Exercises:
a: Answer these questions using the full text search thread, one answer per line, marked like the questions:
(i) What share of the JSON document does the poster say is being indexed?
(ii) What value is given for "sourceName" in the index definition?
(iii) What "indexType" is set under "store"?
b: Copy the part of the full text search thread that opens with the words "I am indexing" and closes with "kind of a bug?", and switch "bucket" to "cluster".
c: Resume the full text search thread, picking up right after its final line.

====== Excerpt to read

Full Text Search index size 3 times bigger than the data in the bucket

I have a strange situation.

I am indexing a few fields from a document (less than 1% of the JSON document), and I don’t store any of the (docvalues, terms vectors, stores). I also have the default disabled and still the data become 3-4 times bigger than the entire data in the bucket which includes multiple (large) other types of documents which are not included in the index in the first place.

Is this normal? Is it possible that I am doing something wrong, or there is some kind of a bug?

Can you please share your FTS index definition?

Yes, here it is:

{
  "type": "fulltext-index",
  "name": "product_name",
  "uuid": "784b2727c74866a2",
  "sourceType": "couchbase",
  "sourceName": "app-live",
  "planParams": {
    "maxPartitionsPerPIndex": 171,
    "indexPartitions": 6
  },
  "params": {
    "doc_config": {
      "docid_prefix_delim": "",
      "docid_regexp": "",
      "mode": "type_field",
      "type_field": "sub_type"
    },
    "mapping": {
      "analysis": {},
      "default_analyzer": "standard",
      "default_datetime_parser": "dateTimeOptional",
      "default_field": "_all",
      "default_mapping": {
        "dynamic": true,
        "enabled": false
      },
      "default_type": "_default",
      "docvalues_dynamic": true,
      "index_dynamic": true,
      "store_dynamic": false,
      "type_field": "_type",
      "types": {
        "product": {
          "dynamic": false,
          "enabled": true,
          "properties": {
            "product_a_store": {
              "dynamic": false,
              "enabled": true,
              "properties": {
                "product_a_id": {
                  "dynamic": false,
                  "enabled": true,
                  "fields": [
                    {
                      "include_in_all": true,
                      "include_term_vectors": true,
                      "index": true,
                      "name": "product_a_id",
                      "type": "number"
                    }
                  ]
                },
                "product_name": {
                  "dynamic": false,
                  "enabled": true,
                  "fields": [
                    {
                      "include_in_all": true,
                      "index": true,
                      "name": "product_name",
                      "type": "text"
                    }
                  ]
                },
                "product_primary_genre_id": {
                  "dynamic": false,
                  "enabled": true,
                  "fields": [
                    {
                      "include_term_vectors": true,
                      "index": true,
                      "name": "product_primary_genre_id",
                      "type": "number"
                    }
                  ]
                },
                "product_provider_name": {
                  "dynamic": false,
                  "enabled": true,
                  "fields": [
                    {
                      "include_in_all": true,
                      "index": true,
                      "name": "product_provider_name",
                      "type": "text"
                    }
                  ]
                },
                "product_seller_name": {
                  "dynamic": false,
                  "enabled": true,
                  "fields": [
                    {
                      "include_in_all": true,
                      "index": true,
                      "name": "product_seller_name",
                      "type": "text"
                    }
                  ]
                },
                "bundle_id": {
                  "dynamic": false,
                  "enabled": true,
                  "fields": [
                    {
                      "include_in_all": true,
                      "index": true,
                      "name": "bundle_id",
                      "type": "text"
                    }
                  ]
                }
              }
            }
          }
        }
      }
    },
    "store": {
      "indexType": "scorch"

============
====== Excerpted data

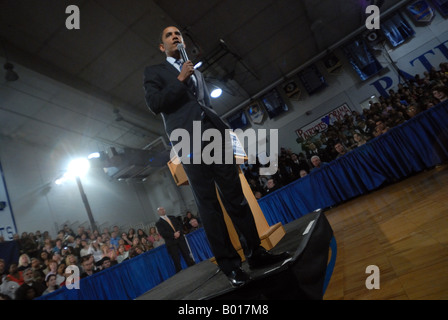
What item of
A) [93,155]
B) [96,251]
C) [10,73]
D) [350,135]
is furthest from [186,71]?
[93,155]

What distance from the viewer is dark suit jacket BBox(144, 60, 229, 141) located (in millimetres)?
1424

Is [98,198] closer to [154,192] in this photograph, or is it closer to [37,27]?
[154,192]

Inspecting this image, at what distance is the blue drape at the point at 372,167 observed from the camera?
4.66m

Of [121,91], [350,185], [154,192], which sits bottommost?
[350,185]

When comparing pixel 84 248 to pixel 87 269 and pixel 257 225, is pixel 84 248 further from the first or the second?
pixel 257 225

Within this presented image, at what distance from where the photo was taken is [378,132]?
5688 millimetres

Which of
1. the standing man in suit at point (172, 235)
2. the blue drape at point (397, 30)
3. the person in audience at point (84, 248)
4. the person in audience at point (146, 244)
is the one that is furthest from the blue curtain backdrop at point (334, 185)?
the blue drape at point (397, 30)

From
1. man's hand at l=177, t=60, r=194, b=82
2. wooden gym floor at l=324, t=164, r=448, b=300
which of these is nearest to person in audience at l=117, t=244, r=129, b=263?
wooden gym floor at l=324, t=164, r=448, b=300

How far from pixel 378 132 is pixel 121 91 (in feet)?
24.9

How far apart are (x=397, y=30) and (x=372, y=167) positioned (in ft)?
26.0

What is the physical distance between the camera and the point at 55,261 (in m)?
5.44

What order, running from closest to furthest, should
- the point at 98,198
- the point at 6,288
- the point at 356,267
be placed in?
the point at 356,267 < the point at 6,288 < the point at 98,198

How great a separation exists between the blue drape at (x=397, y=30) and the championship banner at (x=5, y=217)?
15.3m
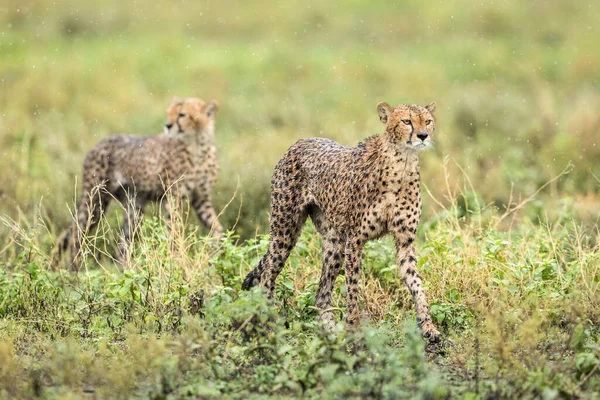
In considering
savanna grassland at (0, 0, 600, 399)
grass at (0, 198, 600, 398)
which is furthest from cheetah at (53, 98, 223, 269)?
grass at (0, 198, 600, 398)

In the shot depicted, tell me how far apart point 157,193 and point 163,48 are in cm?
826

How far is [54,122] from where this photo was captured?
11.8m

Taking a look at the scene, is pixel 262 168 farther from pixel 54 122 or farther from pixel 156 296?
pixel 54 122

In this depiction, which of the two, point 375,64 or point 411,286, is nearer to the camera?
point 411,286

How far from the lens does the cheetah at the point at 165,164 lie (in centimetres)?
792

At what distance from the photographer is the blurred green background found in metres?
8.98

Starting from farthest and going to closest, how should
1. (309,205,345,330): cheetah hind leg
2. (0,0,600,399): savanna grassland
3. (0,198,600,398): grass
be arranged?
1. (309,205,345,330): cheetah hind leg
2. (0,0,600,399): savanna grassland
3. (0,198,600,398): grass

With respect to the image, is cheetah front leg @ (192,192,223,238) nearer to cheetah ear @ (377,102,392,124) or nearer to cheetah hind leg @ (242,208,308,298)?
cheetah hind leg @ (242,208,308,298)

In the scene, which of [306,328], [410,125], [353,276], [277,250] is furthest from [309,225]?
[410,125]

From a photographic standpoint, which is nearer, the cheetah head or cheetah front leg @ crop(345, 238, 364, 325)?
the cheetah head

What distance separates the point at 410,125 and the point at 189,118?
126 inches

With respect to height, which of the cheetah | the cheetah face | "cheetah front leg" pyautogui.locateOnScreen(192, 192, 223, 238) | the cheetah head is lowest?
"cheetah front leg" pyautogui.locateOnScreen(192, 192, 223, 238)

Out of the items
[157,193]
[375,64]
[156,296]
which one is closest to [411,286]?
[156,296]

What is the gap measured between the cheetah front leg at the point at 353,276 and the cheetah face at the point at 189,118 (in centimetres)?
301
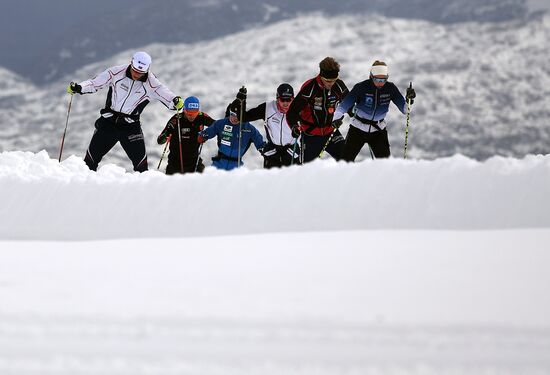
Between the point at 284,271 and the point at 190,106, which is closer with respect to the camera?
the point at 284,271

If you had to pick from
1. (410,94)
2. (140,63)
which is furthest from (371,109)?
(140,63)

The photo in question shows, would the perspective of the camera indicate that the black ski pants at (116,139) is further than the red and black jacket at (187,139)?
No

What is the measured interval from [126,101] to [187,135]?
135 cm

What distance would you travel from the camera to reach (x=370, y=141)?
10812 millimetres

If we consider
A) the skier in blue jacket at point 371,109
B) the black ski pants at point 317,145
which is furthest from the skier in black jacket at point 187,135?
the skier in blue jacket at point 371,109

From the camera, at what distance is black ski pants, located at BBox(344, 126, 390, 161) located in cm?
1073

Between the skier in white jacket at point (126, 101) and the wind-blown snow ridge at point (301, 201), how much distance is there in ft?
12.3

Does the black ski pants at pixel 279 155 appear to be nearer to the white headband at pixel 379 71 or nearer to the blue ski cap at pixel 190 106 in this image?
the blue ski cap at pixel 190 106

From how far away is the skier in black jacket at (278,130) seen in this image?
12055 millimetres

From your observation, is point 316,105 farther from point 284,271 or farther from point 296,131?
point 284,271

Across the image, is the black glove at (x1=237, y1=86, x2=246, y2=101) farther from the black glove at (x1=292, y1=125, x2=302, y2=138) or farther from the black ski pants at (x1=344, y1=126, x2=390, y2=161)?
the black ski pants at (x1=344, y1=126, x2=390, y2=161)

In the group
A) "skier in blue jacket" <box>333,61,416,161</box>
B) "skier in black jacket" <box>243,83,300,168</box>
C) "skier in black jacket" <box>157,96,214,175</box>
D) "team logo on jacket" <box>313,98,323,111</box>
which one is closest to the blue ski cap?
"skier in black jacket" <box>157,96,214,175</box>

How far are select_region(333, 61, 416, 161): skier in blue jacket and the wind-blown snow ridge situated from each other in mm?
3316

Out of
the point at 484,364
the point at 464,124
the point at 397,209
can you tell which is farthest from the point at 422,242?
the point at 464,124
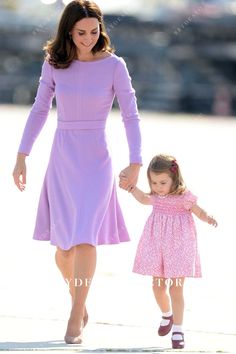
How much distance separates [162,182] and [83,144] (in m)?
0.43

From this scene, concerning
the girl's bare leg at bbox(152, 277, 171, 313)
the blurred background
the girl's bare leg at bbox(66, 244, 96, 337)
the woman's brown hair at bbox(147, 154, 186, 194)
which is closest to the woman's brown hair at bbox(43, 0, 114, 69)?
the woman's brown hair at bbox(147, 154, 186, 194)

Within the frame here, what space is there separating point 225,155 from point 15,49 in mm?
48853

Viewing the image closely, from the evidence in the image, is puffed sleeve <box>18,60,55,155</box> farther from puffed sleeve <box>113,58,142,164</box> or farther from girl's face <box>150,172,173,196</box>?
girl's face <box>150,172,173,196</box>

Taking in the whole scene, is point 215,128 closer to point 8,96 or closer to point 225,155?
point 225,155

============

Responses per task:
a:
(i) Less than 1%
(ii) app-live
(iii) scorch

b:
I am indexing a few fields from a document (less than 1% of the JSON document), and I don’t store any of the (docvalues, terms vectors, stores). I also have the default disabled and still the data become 3-4 times bigger than the entire data in the cluster which includes multiple (large) other types of documents which are not included in the index in the first place.

Is this normal? Is it possible that I am doing something wrong, or there is some kind of a bug?

c:
    }
  },
  "sourceParams": {}
}

@flaviu Your index definition looks OK to me.

I see that you’ve selected “Include in _all field” for several of your fields. This will push a copy of the indexed content for each of those fields into the “_all” composite field.

The “_all” composite field is necessary only if you intend to not specify the “field” to look within for your search terms. If the “field” can be specified in your queries, you wouldn’t need to “include in _all field” for your fields and this should give you some savings.

It’s hard to exactly quantify the size of an index with relation to your data. This could depend on …

  • The size of the content within your fields of interest
  • The frequency of the tokens as analyzed by your chosen analyzer
  • Numeric data is known to cause a bit of a bloat, takes up a larger footprint to assist in quick querying.

Still is very strange,

the total bucket has 1.2 TB and the Search index has more than 5TB … this should not be normal in any way… A typical document has 5.2k characters from which I am indexinng around 100 characters. And I am indexing just 30% of the bucket (taking in consideration the JSON type field fromthe FTS)

How can be possible the index to be so big in this situation?

I have an enterprise license. How should I proceed with this?

Highlighting a couple of bullets from my previous comment

  • We’re aware of the issue with numeric content causing an index bloat - the design trades of on index space for query latency. We’ll be improving the behavior in a future release
  • Did you try disabling the “include in _all field” for all your fields? This will need you to specify the field in the query, but should give you significant savings.

Feel free to get in touch with Couchbase support anytime for this.
You will be asked for logs and some details and we’ll be able to assist you better.

#1 I have only one field which is numeric, and the value can be between 1 and 100. Could this have this big influence?
#2 I will try this

Also, wanted to ask if there is any way in which I can force the index creation. The servers CPU loads are close to 3% but the index is creating super slow. Is there a way in which I can force the index creation to be faster?

Also, wanted to ask if there is any way in which I can force the index creation. The servers CPU loads are close to 3% but the index is creating super slow. Is there a way in which I can force the index creation to be faster?

Increasing the number of index partitions will certainly boost your indexing speed if you have the CPU for it.

We can see there are two numeric fields there,
eg: product_a_id and product_primary_genre_id.

There are some known issues with index size bloating which got fixed in upcoming releases of CB server.
One workaround you could plausibly explore is the suggestion specified here with the index definition.

So, you could try creating a newer index with higher number of partitions with the above store property overrides for verifying the index size impacts without impacting your current index.

As @abhinav mentioned, creating a customer support ticket would be the way to go.

Cheers!